| Exercise prompt |
Leaving the pictures aside, repeat each line below exactly.

| Data extract |
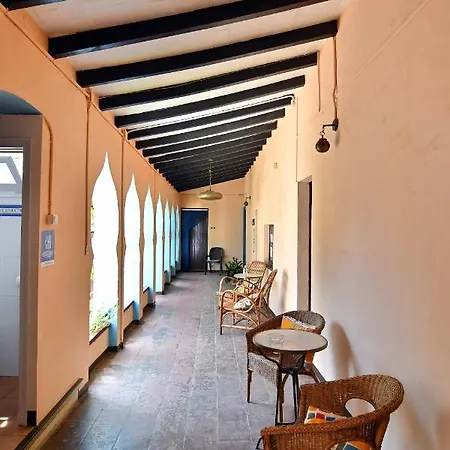 L'estrella Vendégház Palafrugell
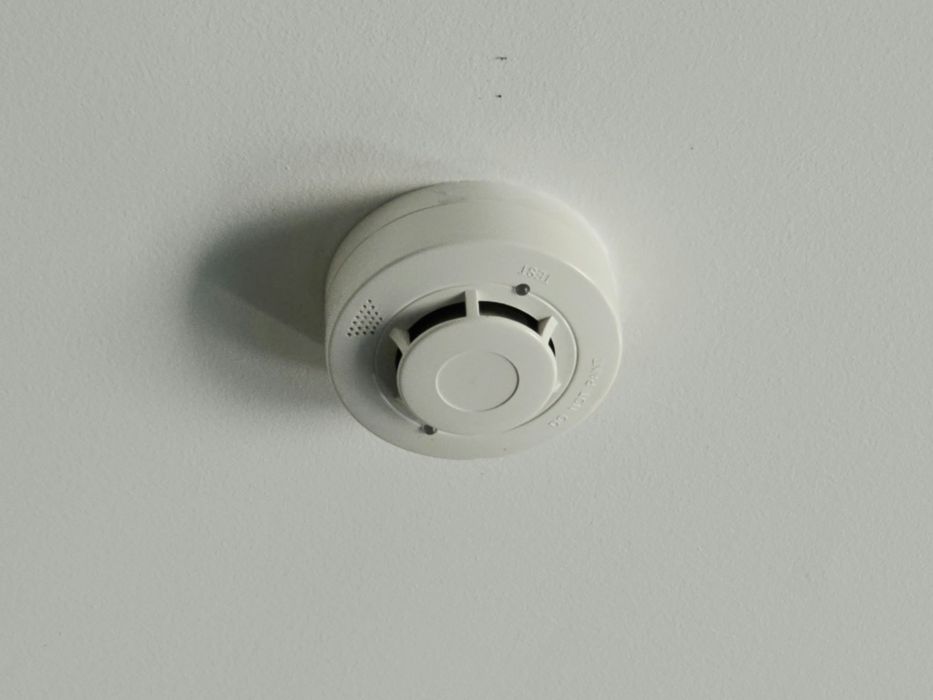 Central de incêndio  ORION MINI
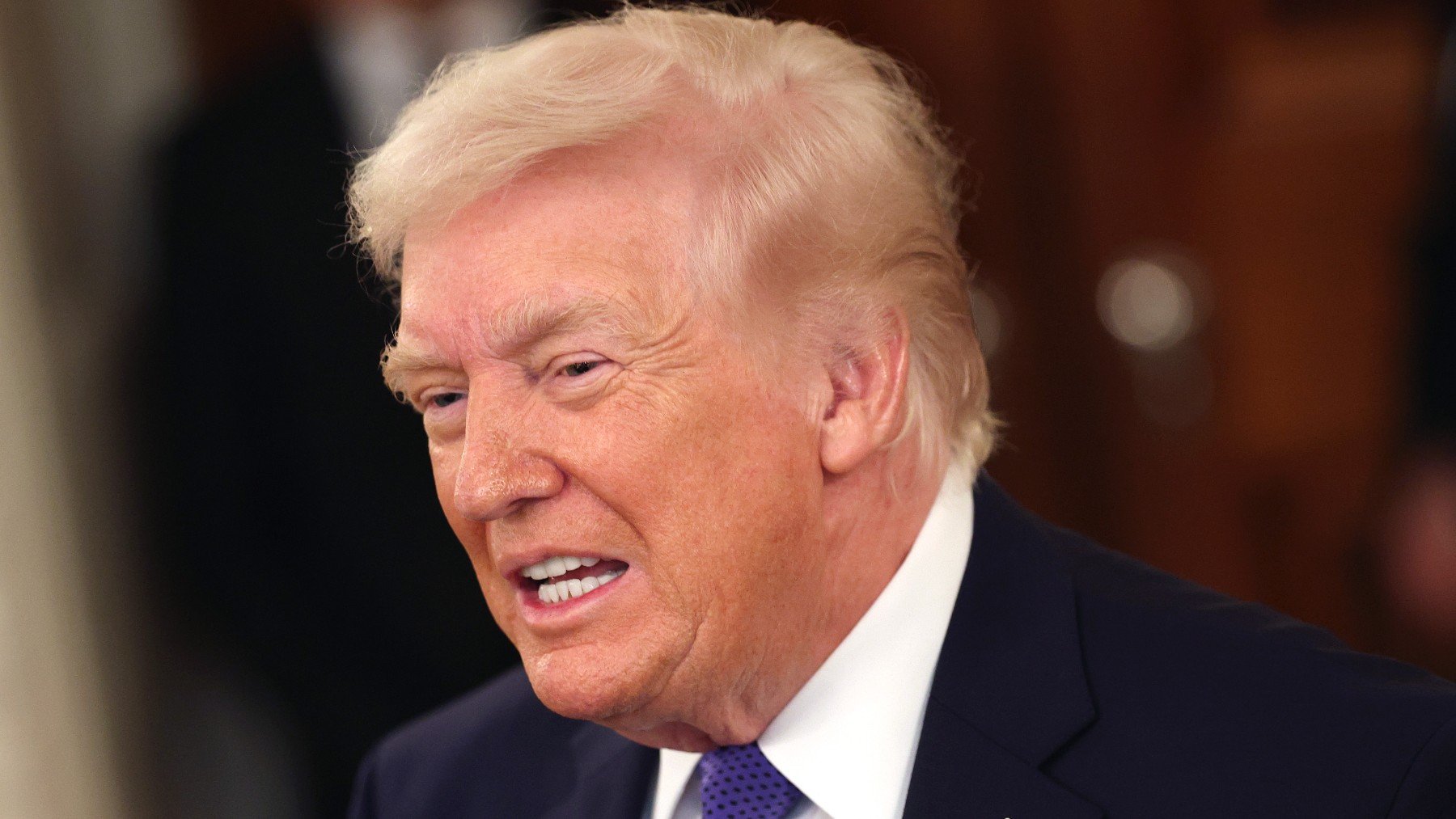 Trump confirma que ya tiene listo un plan de ataque limitado contra la tiranía de los ayatolás de Irán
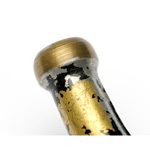 earpiece view of ear trumpet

| Answer area |
 L'estrella Vendégház Palafrugell
 Central de incêndio  ORION MINI
 Trump confirma que ya tiene listo un plan de ataque limitado contra la tiranía de los ayatolás de Irán
 earpiece view of ear trumpet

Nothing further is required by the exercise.